A pre-tariff spending spree

 

Consumers ended the first quarter on a strong note as they pulled forward some purchases of big-ticket items in anticipation of tariff price hikes and showed some appetite for services such as dining out and hotel stays. Inflation-adjusted personal outlays increased 0.7% in April, driven by a jump in durable goods outlays, which saw their largest increase since January 2023. While the data points to a robust carry-over into Q2, it’s a partial mirage stemming from a pull-forward of demand. We expect consumer spending growth will downshift in coming quarters as tariffs weigh on households’ purchasing power and lead to weaker labor market dynamics. 

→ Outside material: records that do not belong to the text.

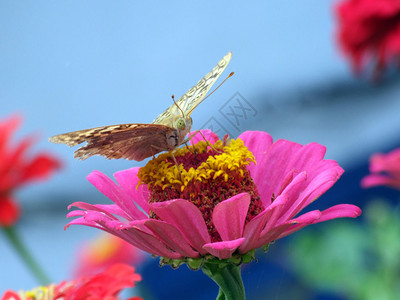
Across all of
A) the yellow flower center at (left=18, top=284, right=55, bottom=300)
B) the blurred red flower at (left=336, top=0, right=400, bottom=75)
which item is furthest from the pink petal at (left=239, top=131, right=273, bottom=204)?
the blurred red flower at (left=336, top=0, right=400, bottom=75)

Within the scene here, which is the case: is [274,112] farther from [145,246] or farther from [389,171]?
[145,246]

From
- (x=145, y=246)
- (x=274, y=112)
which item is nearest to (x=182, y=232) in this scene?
(x=145, y=246)

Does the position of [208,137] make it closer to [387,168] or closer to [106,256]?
[387,168]

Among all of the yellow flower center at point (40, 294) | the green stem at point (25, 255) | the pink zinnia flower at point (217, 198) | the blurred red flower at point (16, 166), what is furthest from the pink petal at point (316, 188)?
the blurred red flower at point (16, 166)

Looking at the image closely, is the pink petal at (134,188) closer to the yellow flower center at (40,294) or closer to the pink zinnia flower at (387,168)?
the yellow flower center at (40,294)

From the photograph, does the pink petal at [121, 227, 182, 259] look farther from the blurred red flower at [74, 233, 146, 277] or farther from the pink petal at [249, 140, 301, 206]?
the blurred red flower at [74, 233, 146, 277]

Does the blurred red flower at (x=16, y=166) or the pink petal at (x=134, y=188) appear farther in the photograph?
the blurred red flower at (x=16, y=166)
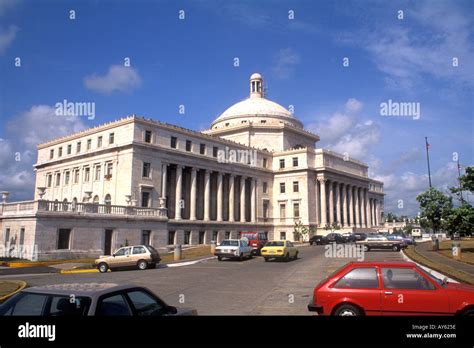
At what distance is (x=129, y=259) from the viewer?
90.5 ft

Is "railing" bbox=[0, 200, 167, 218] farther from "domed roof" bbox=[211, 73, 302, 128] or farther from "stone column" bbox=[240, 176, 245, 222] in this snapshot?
"domed roof" bbox=[211, 73, 302, 128]

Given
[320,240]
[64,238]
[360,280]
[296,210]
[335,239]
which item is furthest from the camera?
[296,210]

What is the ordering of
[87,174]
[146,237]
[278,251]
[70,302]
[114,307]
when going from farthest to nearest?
[87,174] < [146,237] < [278,251] < [114,307] < [70,302]

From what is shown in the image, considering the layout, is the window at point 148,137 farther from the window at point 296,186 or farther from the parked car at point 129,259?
the window at point 296,186

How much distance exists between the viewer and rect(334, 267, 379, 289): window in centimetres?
937

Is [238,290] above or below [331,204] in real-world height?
below

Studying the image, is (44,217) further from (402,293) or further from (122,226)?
(402,293)

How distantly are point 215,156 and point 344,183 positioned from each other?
32.7 meters

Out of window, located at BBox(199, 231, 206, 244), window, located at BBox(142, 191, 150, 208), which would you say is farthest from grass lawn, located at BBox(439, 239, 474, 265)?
window, located at BBox(142, 191, 150, 208)

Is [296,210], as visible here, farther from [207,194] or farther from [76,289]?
[76,289]

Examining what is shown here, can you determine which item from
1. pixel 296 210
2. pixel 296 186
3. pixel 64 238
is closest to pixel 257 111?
pixel 296 186

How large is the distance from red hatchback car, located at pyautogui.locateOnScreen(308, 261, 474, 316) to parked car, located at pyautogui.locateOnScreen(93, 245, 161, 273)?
1975cm

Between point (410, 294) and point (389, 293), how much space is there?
456 mm

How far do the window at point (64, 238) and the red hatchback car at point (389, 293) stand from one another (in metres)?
29.9
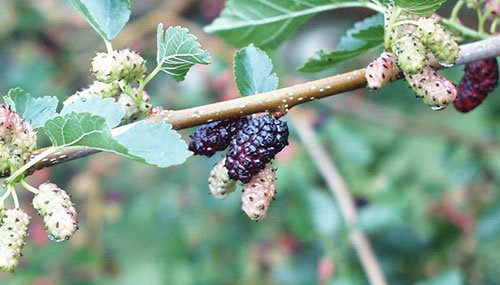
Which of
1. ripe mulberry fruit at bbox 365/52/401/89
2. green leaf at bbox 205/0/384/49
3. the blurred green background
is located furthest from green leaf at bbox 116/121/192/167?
the blurred green background

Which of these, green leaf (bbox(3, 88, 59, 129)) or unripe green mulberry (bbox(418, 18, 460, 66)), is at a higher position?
green leaf (bbox(3, 88, 59, 129))

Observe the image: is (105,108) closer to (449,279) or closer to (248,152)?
(248,152)

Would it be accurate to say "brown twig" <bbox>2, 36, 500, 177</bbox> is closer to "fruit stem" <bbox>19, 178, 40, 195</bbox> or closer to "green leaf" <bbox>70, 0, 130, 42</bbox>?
"fruit stem" <bbox>19, 178, 40, 195</bbox>

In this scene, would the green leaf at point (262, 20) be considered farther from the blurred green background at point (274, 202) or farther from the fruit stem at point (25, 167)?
the blurred green background at point (274, 202)

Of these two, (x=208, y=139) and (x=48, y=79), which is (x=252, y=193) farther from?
(x=48, y=79)

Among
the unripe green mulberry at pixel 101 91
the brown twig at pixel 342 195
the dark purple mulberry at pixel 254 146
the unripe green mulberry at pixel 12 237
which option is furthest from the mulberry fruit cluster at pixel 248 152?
the brown twig at pixel 342 195

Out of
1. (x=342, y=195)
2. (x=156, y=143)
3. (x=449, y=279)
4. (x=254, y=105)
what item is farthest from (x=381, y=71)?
(x=342, y=195)
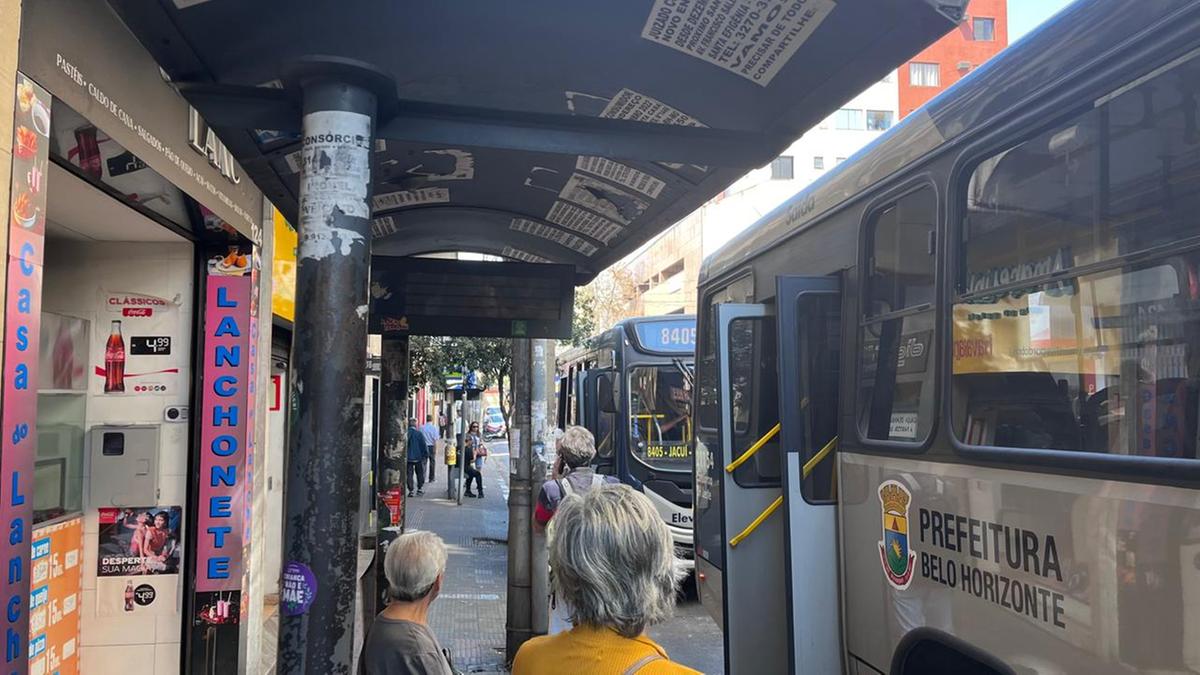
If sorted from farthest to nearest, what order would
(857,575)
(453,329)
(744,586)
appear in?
1. (453,329)
2. (744,586)
3. (857,575)

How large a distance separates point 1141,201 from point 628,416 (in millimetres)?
8116

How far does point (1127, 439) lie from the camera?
229 centimetres

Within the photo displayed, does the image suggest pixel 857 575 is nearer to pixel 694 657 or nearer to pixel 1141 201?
pixel 1141 201

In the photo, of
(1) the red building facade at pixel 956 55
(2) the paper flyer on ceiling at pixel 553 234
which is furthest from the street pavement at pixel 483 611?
(1) the red building facade at pixel 956 55

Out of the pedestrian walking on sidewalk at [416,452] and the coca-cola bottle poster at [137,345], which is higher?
the coca-cola bottle poster at [137,345]


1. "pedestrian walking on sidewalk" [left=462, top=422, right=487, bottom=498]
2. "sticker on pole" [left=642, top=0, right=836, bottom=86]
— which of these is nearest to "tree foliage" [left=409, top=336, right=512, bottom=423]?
"pedestrian walking on sidewalk" [left=462, top=422, right=487, bottom=498]

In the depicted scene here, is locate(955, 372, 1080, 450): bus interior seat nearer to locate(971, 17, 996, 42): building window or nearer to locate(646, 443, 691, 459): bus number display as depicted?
locate(646, 443, 691, 459): bus number display

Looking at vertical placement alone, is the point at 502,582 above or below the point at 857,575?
below

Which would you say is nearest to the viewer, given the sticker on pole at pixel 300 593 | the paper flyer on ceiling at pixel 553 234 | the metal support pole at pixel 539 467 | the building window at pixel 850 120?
the sticker on pole at pixel 300 593

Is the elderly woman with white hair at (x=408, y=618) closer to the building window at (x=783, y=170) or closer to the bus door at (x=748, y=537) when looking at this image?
the bus door at (x=748, y=537)

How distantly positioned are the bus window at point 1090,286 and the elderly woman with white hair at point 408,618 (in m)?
1.94

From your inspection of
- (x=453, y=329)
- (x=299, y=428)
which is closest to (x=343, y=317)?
(x=299, y=428)

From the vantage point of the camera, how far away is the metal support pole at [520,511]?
6371 millimetres

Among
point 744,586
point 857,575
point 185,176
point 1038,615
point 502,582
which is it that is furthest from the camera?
point 502,582
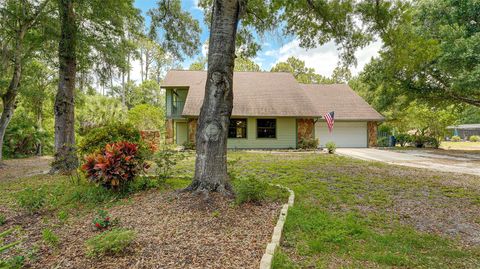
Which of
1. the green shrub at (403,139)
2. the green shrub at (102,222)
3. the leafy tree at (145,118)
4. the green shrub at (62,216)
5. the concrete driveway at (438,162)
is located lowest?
the concrete driveway at (438,162)

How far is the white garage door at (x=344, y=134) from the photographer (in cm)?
1916

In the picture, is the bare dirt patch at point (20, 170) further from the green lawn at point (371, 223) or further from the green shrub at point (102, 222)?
the green lawn at point (371, 223)

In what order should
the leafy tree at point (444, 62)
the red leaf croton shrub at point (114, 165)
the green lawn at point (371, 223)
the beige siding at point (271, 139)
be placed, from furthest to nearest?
the beige siding at point (271, 139), the leafy tree at point (444, 62), the red leaf croton shrub at point (114, 165), the green lawn at point (371, 223)

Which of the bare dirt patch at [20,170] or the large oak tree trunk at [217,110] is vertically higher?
the large oak tree trunk at [217,110]

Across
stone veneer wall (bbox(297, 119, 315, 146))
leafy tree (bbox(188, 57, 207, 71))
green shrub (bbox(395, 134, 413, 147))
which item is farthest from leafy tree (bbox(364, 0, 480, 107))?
leafy tree (bbox(188, 57, 207, 71))

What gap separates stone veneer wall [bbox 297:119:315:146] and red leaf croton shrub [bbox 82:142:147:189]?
1345 centimetres

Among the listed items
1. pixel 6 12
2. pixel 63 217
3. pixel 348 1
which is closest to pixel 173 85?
pixel 6 12

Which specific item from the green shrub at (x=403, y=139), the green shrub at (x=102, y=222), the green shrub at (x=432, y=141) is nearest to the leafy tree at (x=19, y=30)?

  • Personal income increased 0.5% month over month (m/m) in March on moderate wage gains and a strong increase in farm proprietors’ income, primarily reflecting payments from the Emergency Commodity Assistance Program as part of the American Relief Act. With inflation unchanged over the month, real disposable income also rose 0.5% m/m and was up a decent 1.7% year over year (y/y) in April.
  • With the increase in personal outlays outpacing the gain in income, consumers had to dip into their savings to finance their spending as the personal savings rate fell 0.2 percentage points (ppt) to 3.9% in April after rising in the prior two months by a cumulative 0.8ppt. 
  • On the inflation front, the headline personal consumption expenditures (PCE) deflator was unchanged in April — in line with expectations — while the core PCE index surprised to the downside with a flat print compared to consensus expectations for a 0.1% gain. As a result, headline PCE inflation cooled from an upwardly revised 2.7% y/y to 2.3% while core inflation fell to 2.6% y/y from an upwardly revised 3% y/y pace in February. Looking ahead, though, higher tariffs will lead to a renewed inflation impulse in coming quarters, with core PCE inflation likely to end 2025 in the 3.5% to 4.0% range.
  • Looking into the spending details, there were signs that households made major purchases ahead of tariff increases. Inflation-adjusted spending on durable goods jumped 3.2%, driven by a surge in auto purchases (+8.1%), and moderate gains in recreational goods (+1.4%) and furniture and furnishing (+0.8%). Outlays on nondurable goods rose 0.4% for a second consecutive month as weaker spending on gasoline (-0.9%) and groceries (-0.2%) were offset by stronger spending on apparel (+0.3%) and other items (+1.2%). Meanwhile, services outlays grew by the most in over a year, up 0.4%, with the gain driven by a strong rebound in outlays at hotels and restaurants (+1.2%) and solid spending on transportation (+0.5%) and health care (+0.4%) services. 
  • In the coming months, we expect price-sensitive consumers will become more judicious with their spending and reduce non-essential purchases. Pre-emptive inflation anxiety is already weighing on consumer morale, with sentiment gauges plunging and inflation expectations rising. As the negative impact from tariffs takes hold, the combination of higher inflation, weaker labor market trends and depressed consumer sentiment will likely translate into substantially slower consumption growth. We foresee real consumer spending growth of 1.8% in 2025, following a 2.8% advance in 2024. 

The views reflected in this article are the views of the author(s) and do not necessarily reflect the views of Ernst & Young LLP or other members of the global EY organization.